LA COUR ORDONNE PAR CONSÉQUENT CE QUI SUIT :

  1. La requête de la demanderesse est accueillie.

  2. La demanderesse est autorisée à procéder par voie de renvoi ex parte en l’espèce [renvoi en l’absence de l’autre partie] conformément au paragraphe 8 du jugement par défaut en date de 9 septembre 2019.

  3. La demanderesse est autorisée à présenter sa preuve par voie d’affidavit dans le cadre du renvoi ex parte.

  4. Le renvoi ex parte pourra être instruit sur dossier, au choix de la demanderesse, auquel cas la demanderesse devra présenter toute preuve par affidavit, observation écrite et source invoquée dans les trente jours de la présente ordonnance.

  5. Si la demanderesse choisit plutôt de procéder oralement, elle pourra demander par écrit, dans les trente jours de la présente ordonnance, que le lieu, la date et l’heure de l’audience de renvoi ex parte soient déterminés, et, le cas échéant, la demanderesse devra avoir déposé toute preuve par affidavit, observation écrite et source invoquée une semaine avant la date prévue par la Cour pour la tenue du renvoi ex parte, sauf instruction contraire de la part de l’arbitre.

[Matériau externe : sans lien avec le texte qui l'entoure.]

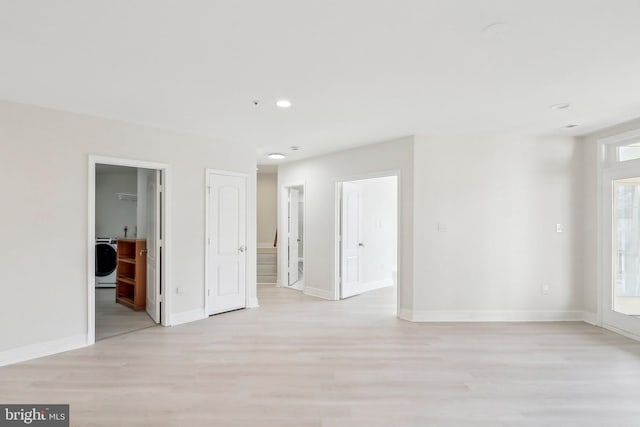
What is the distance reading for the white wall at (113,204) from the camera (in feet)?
25.1

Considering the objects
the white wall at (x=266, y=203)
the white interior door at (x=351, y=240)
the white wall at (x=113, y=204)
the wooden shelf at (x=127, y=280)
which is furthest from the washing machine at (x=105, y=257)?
the white interior door at (x=351, y=240)

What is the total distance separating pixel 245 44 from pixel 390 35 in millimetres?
947

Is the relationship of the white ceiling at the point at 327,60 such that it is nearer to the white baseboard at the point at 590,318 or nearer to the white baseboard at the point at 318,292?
the white baseboard at the point at 590,318

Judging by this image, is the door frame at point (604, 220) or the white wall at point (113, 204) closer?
the door frame at point (604, 220)

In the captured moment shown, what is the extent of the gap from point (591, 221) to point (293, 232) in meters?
5.01

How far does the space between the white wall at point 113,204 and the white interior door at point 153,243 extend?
2835mm

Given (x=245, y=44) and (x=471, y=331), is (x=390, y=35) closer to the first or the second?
(x=245, y=44)

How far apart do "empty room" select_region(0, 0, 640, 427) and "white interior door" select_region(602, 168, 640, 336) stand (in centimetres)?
2

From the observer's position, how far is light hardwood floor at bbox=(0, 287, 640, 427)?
2498 mm

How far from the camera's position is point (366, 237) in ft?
23.0

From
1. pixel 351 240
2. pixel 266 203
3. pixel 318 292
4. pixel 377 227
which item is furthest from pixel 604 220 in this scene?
pixel 266 203

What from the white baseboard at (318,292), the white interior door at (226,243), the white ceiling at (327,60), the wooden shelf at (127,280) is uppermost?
the white ceiling at (327,60)

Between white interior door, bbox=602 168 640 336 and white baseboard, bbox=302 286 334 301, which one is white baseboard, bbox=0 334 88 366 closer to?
white baseboard, bbox=302 286 334 301

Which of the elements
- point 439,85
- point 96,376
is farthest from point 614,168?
point 96,376
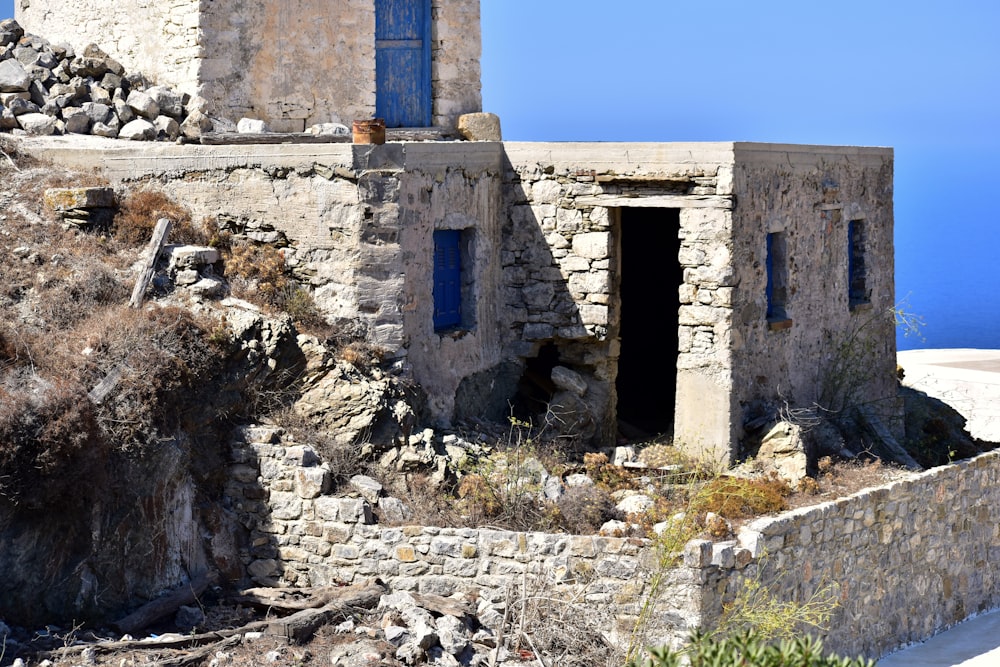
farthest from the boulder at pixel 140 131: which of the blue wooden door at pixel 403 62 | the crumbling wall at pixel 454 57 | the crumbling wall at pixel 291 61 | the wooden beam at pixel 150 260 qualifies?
the crumbling wall at pixel 454 57

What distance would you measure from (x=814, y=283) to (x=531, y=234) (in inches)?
127

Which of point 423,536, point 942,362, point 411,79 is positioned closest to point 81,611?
point 423,536

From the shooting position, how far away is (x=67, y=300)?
41.7ft

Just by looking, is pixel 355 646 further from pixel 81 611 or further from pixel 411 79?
pixel 411 79

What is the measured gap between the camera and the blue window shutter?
572 inches

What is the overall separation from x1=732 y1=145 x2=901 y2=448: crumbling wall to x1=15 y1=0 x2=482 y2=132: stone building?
186 inches

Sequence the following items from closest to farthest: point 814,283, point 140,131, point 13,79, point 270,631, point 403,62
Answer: point 270,631 < point 814,283 < point 140,131 < point 13,79 < point 403,62

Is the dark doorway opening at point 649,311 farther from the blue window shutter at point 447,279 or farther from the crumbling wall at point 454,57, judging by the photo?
the blue window shutter at point 447,279

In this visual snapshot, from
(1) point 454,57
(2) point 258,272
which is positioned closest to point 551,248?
(2) point 258,272

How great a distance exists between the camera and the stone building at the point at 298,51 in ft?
53.6

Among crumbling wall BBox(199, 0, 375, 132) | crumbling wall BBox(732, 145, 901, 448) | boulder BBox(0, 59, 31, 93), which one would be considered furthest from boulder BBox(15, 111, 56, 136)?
crumbling wall BBox(732, 145, 901, 448)

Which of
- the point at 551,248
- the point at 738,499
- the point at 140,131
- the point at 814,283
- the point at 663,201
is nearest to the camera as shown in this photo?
the point at 738,499

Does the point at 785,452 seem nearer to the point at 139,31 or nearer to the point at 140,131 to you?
the point at 140,131

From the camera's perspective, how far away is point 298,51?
16734 millimetres
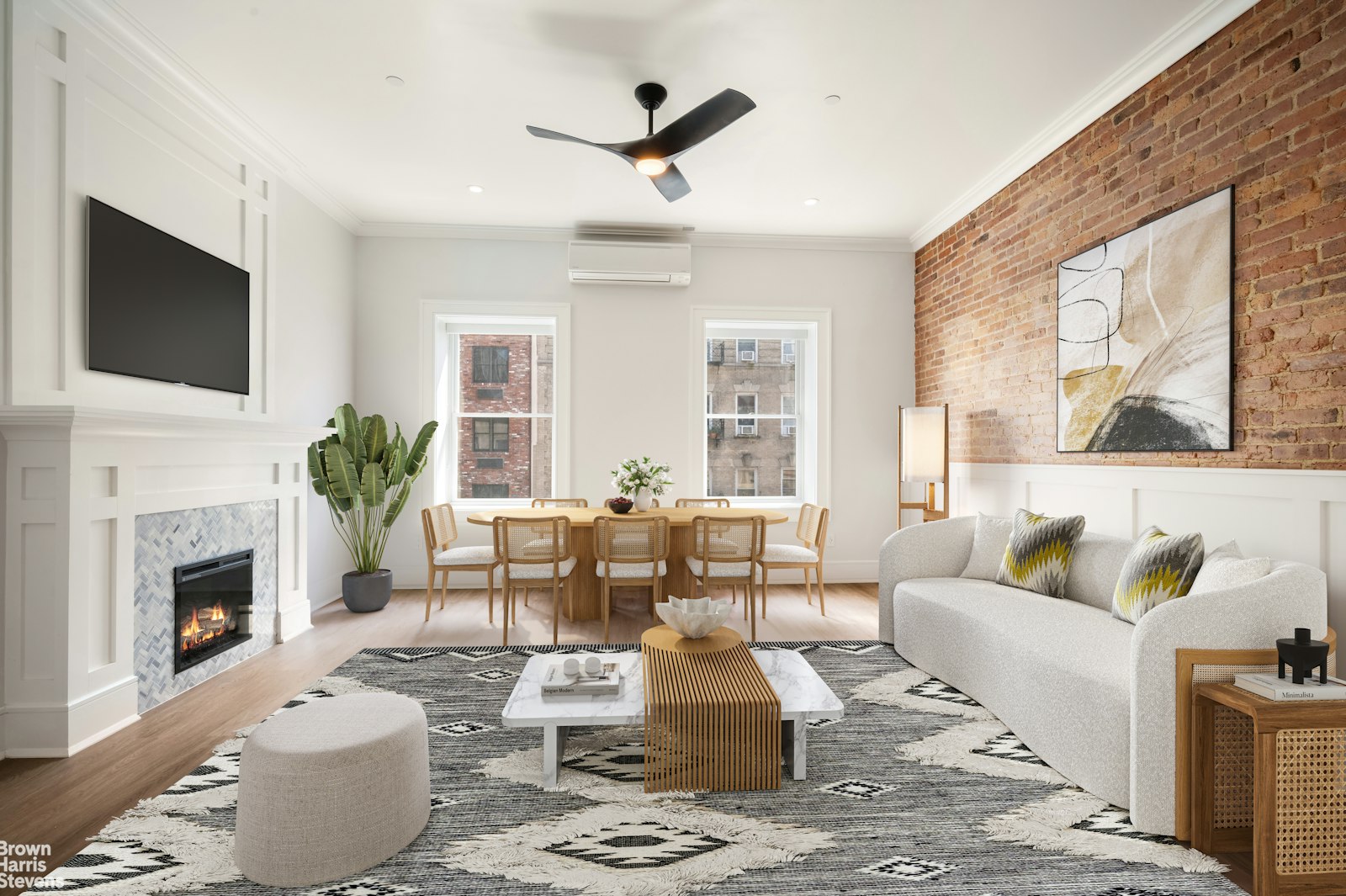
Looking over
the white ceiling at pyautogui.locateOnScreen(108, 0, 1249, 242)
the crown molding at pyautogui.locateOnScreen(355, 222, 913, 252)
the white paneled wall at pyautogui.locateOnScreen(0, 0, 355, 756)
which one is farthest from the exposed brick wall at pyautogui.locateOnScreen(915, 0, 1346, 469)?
the white paneled wall at pyautogui.locateOnScreen(0, 0, 355, 756)

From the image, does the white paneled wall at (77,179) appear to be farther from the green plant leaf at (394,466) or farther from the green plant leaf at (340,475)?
the green plant leaf at (394,466)

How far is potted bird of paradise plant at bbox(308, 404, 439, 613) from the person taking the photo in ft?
15.6

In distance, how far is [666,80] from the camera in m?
3.40

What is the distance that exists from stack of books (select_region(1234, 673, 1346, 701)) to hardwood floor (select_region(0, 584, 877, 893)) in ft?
7.95

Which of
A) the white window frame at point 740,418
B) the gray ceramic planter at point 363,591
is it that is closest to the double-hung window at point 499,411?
the gray ceramic planter at point 363,591

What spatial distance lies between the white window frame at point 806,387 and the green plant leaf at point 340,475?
8.94 feet

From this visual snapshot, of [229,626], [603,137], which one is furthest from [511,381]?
[229,626]

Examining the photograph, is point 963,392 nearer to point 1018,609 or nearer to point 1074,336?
point 1074,336

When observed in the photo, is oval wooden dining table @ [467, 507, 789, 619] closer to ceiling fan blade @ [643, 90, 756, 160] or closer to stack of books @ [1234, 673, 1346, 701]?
ceiling fan blade @ [643, 90, 756, 160]

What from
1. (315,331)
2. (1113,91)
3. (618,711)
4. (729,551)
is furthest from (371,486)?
(1113,91)

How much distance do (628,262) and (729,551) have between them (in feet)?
8.81

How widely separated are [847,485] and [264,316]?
468 cm

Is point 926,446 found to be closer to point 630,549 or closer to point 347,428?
point 630,549

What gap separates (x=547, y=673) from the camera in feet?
8.64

  6. La demanderesse a droit à ses dépens dans la présente requête, établis à 500 $, à être payés par les défendeurs.

« Janet M. Fuhrer »

Juge

Traduction certifiée conforme

Édith Malo


COUR FÉDÉRALE

AVOCATS INSCRITS AU DOSSIER


DOSSIER :

T‑428‑19

 

INTITULÉ :

SOCIÉTÉ CANADIENNE DES AUTEURS, COMPOSITEURS ET ÉDITEURS DE MUSIQUE c 1730395 ALBERTA LTD., FAISANT AFFAIRE SOUS LE NOM ʻSILVER POINT PUB & EATERYʼ, ET YOGESH PATEL

 

REQUÊTE examinée sur dossier à OTTAWA (ONTARIO) conformément à l’article 369 des règles des cours fédérales

ordonnance et motifs :

la juge FUHRER

 

DATE DES MOTIFS:

LE 4 AOÛT 2021

 

COMPARUTIONS :

Karen F. MacDonald

Madeleine A Hodgson

 

POUR LA DEMANDERESSE

 

AVOCATS INSCRITS AU DOSSIER :

Karen F. MacDonald

Madeleine A Hodgson

Norton Rose Fulbright Canada S.E.N.C.R.L., s.r.l.